Conventional pressing and sintering methods provide difficulties in achieving high density for PM TiAl alloys. The Ti-48Al-1Fe alloy was prepared via vacuum pressure-less sintering, and the microstructure evolution and mechanical properties during the sintering densification process of the mixed powder system were investigated. The results shows that the density of the mixed powder reached 98.3 ± 0.14% after pressure-less sintering for 3 hours under high vacuum conditions at 1300°C. The microstructure of the as-sintered alloy is a fine duplex structure composed of α2/γ lamellar colonies and the composite structure. The ultimate tensile strength (UTS) of the as-sintered alloy at room temperature is 315 MPa.
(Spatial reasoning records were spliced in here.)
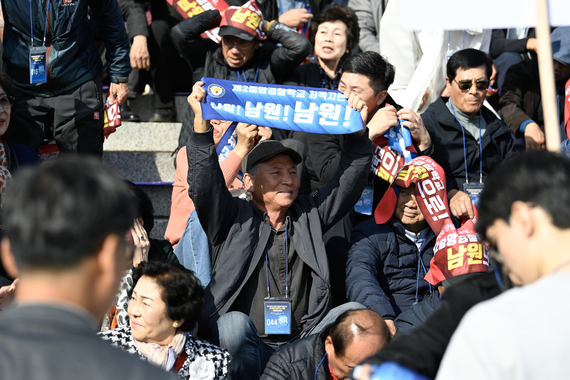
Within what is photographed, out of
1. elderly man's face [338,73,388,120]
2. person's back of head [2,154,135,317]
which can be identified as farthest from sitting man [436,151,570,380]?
elderly man's face [338,73,388,120]

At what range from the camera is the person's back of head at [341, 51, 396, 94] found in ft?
15.5

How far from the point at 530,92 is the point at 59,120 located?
401cm

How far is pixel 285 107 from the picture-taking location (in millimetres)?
3953

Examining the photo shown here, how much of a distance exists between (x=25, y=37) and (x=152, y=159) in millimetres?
1505

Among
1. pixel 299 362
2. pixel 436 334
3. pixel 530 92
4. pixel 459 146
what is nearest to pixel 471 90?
pixel 459 146

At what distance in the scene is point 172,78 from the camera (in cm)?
614

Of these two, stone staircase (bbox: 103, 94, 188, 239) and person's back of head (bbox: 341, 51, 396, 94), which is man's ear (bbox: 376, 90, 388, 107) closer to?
person's back of head (bbox: 341, 51, 396, 94)

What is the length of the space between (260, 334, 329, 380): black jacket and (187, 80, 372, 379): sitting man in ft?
0.75

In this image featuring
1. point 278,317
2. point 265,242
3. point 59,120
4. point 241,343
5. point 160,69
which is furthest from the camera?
point 160,69

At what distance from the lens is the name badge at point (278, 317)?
12.1 ft

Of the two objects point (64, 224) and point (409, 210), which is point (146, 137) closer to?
point (409, 210)

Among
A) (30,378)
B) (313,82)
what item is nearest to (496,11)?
(30,378)

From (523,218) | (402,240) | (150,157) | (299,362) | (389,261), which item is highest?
(523,218)

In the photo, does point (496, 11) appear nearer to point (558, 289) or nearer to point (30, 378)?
point (558, 289)
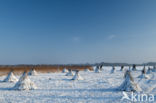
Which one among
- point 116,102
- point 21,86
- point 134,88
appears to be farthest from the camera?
point 21,86

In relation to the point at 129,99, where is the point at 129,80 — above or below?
above

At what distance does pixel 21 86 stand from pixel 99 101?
6.87 m

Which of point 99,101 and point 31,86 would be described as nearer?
point 99,101

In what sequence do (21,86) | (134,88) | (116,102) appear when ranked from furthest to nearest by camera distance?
(21,86), (134,88), (116,102)

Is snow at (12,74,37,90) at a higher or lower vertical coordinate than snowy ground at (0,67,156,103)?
higher

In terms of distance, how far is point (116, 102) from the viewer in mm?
9094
The density of the as-sintered alloy reach more than 99.9% after non-capsule hot isostatic pressing (HIP). The as-HIPed alloy exhibits an UTS of 332 MPa at room temperature. At high temperatures, it maintains high strength, with an UTS of 408 MPa and yield strength of 386 MPa at 900°C, which is comparable to that of forged TiAl alloy. Furthermore, the elongation of the sample at 900°C is 20.0%. This process offers a novel method for sintering PM TiAl with high density and mechanical properties at a low cost and near-net shape.